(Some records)
-- START --

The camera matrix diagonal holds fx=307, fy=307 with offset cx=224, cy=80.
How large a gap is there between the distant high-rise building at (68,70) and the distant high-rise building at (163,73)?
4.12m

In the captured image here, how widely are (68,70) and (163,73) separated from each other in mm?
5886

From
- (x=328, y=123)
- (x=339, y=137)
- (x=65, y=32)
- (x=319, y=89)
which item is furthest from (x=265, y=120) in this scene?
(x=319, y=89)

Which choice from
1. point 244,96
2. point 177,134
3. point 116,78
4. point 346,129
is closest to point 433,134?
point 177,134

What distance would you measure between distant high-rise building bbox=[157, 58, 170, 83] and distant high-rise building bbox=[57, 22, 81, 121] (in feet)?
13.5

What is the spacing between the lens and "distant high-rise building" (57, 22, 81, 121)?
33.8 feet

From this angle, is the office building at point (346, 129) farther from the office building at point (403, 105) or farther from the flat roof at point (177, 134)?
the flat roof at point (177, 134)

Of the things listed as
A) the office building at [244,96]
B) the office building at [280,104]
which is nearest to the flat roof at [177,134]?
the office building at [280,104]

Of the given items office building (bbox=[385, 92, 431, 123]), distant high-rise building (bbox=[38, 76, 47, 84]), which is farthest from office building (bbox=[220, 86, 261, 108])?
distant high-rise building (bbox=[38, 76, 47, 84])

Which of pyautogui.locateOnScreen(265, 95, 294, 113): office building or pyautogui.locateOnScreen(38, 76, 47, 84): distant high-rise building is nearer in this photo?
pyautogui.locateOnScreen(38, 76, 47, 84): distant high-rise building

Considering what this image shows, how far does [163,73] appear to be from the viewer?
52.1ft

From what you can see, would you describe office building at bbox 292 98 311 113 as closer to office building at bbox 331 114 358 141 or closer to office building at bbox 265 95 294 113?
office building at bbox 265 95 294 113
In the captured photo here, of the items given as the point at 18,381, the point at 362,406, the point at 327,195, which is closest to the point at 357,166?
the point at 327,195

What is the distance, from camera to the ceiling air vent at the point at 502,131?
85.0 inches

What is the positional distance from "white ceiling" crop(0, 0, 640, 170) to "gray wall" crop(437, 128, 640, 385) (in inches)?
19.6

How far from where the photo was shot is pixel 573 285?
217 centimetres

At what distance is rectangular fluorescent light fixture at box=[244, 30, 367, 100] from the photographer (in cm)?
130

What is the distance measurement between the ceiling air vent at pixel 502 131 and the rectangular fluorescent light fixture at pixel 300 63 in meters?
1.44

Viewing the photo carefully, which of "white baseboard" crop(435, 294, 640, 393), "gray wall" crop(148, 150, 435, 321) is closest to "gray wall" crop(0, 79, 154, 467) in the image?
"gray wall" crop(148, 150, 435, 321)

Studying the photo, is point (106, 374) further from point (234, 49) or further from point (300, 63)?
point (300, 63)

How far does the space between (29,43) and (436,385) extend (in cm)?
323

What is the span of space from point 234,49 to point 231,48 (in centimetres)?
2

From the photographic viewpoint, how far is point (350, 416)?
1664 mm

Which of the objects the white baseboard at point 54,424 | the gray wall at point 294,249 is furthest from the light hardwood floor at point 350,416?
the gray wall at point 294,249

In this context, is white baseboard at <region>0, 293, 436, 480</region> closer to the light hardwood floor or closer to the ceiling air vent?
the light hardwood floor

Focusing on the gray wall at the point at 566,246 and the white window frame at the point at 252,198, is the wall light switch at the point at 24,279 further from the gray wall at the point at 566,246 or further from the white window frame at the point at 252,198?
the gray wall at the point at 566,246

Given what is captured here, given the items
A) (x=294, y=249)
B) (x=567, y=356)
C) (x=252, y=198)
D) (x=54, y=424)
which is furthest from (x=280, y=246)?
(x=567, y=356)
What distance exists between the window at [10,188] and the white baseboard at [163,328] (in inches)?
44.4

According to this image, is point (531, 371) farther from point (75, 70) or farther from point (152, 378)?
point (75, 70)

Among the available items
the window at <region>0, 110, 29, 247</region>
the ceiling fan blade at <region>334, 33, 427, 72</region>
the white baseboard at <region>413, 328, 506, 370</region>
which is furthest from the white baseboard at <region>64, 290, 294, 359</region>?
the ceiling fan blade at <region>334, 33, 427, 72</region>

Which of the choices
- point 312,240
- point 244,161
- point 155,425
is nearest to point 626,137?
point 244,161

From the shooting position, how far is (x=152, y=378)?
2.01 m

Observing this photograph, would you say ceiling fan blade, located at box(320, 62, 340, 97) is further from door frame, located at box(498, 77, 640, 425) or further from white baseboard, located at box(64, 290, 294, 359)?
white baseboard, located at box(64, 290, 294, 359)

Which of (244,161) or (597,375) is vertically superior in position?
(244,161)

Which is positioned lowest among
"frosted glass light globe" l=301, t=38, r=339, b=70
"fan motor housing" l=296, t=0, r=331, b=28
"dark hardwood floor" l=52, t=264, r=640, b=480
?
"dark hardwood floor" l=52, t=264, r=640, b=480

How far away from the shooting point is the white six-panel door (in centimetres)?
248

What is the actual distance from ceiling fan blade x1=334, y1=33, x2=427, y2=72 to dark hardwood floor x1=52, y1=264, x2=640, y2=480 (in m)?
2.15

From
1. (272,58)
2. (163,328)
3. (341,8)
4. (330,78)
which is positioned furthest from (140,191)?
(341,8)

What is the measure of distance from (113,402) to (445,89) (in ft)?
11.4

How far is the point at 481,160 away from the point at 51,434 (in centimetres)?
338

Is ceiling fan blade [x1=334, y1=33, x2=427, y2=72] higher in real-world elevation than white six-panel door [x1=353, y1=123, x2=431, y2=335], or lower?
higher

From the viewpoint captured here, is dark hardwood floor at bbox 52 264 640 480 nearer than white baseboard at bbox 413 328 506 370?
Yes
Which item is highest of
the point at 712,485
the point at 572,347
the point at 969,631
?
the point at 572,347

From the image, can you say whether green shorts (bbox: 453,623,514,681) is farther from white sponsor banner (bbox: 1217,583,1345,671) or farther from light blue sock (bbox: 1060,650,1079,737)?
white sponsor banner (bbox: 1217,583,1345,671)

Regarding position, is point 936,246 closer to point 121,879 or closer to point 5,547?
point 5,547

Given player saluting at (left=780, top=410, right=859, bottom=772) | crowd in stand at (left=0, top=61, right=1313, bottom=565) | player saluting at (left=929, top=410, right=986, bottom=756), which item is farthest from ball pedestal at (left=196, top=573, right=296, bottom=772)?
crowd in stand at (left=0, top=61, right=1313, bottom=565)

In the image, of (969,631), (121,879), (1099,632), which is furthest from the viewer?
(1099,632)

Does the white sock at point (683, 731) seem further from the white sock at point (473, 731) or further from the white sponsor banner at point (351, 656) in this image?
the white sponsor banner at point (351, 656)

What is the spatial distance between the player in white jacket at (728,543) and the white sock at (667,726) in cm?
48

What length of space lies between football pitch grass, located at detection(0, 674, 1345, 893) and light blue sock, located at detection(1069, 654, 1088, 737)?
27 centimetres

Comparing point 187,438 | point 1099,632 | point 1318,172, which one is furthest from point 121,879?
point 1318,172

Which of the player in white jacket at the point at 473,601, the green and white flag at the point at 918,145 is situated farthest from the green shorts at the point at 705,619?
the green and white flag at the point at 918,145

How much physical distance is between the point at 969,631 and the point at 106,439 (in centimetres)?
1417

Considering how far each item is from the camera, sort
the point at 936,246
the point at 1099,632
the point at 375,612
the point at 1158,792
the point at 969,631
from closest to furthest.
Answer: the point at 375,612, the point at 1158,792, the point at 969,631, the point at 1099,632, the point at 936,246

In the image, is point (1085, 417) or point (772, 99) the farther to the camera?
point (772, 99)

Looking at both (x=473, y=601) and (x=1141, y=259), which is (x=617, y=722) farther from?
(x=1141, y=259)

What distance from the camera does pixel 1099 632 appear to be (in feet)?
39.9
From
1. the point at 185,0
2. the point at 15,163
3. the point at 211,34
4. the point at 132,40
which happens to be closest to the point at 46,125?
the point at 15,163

-- END --

> **EXERCISE GOAL**
Write out, word for word, the line containing "In the image, is" and every line after it to the end of the data above.

> **TASK OUTPUT**
In the image, is point (1085, 417) or point (772, 99) the farther to the camera?
point (772, 99)

Looking at both (x=473, y=601) and (x=1141, y=259), which is (x=617, y=722) farther from?
(x=1141, y=259)

What distance from the camera does pixel 1099 632 appear to be (in feet)?
39.9
From
1. the point at 185,0
2. the point at 15,163
3. the point at 211,34
4. the point at 132,40
which happens to be closest to the point at 46,125?
the point at 15,163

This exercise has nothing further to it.